My mom is a pensioner and a non resident of Canada but she receives CPP. What are the possible sanctions if she doesn't file the tax report regarding her pension since she won't be living in Canada anymore. Can CRA freez her monthly payments or any other actions?

Thank you.


----------



## kcowan (Jul 1, 2010)

It depends on how much tax she owes.


----------



## Eclectic12 (Oct 20, 2010)

I've read that CRA has garnished employment wages where the combination of the tax bill plus penalties for late payment and interest have been large enough. It seems logical that they could do the same with CPP as this would be a Canadian gov't dept to dept request.

First question ... are you sure she is a NR in CRA's eyes?
Did she file the paperwork with CRA and file a final tax return that including paying the "departure tax" on capital property held?

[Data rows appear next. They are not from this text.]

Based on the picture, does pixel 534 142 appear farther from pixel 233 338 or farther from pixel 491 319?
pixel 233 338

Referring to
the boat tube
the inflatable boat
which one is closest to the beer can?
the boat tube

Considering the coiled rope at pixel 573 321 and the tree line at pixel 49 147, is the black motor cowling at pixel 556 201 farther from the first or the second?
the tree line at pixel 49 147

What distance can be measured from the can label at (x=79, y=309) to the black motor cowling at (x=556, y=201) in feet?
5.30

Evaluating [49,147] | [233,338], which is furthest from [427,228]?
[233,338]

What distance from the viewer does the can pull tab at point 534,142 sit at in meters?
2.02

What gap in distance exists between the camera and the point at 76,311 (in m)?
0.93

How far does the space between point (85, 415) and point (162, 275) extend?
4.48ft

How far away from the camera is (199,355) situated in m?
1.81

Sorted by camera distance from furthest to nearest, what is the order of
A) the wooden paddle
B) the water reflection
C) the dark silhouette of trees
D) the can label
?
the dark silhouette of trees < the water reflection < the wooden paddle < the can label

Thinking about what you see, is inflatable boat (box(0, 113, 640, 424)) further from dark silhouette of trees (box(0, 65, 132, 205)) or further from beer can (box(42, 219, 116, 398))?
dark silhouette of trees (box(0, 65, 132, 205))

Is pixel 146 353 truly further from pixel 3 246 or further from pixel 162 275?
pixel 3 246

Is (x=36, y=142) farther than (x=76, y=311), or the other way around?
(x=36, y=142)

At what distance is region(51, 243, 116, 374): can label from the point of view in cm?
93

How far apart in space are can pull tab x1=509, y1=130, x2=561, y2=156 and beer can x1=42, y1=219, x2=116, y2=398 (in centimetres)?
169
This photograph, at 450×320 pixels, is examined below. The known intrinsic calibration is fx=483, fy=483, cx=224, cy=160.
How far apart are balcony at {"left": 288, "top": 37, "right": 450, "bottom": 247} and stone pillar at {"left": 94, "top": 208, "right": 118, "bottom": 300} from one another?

If so, my understanding is the she has to notify the gov't department that pays CPP that she is a NR so that the appropriate NF withholding tax is applied to the CPP payments. She would also have to notify any financial institutions holding assets that are being paid out (a RRIF for example). 

After that, there should be no requirement to file a Canadian tax return as the withheld tax should be the appropriate amount, which avoids owing taxes. She may choose to file because in some situations, filing can result in a refund.

http://www.cra-arc.gc.ca/tx/nnrsdnts/ndvdls/nnrs-eng.html


Without more details of why there is a concern that there might be unpaid taxes owing ... it is hard to provide more than general info.

Cheers


----------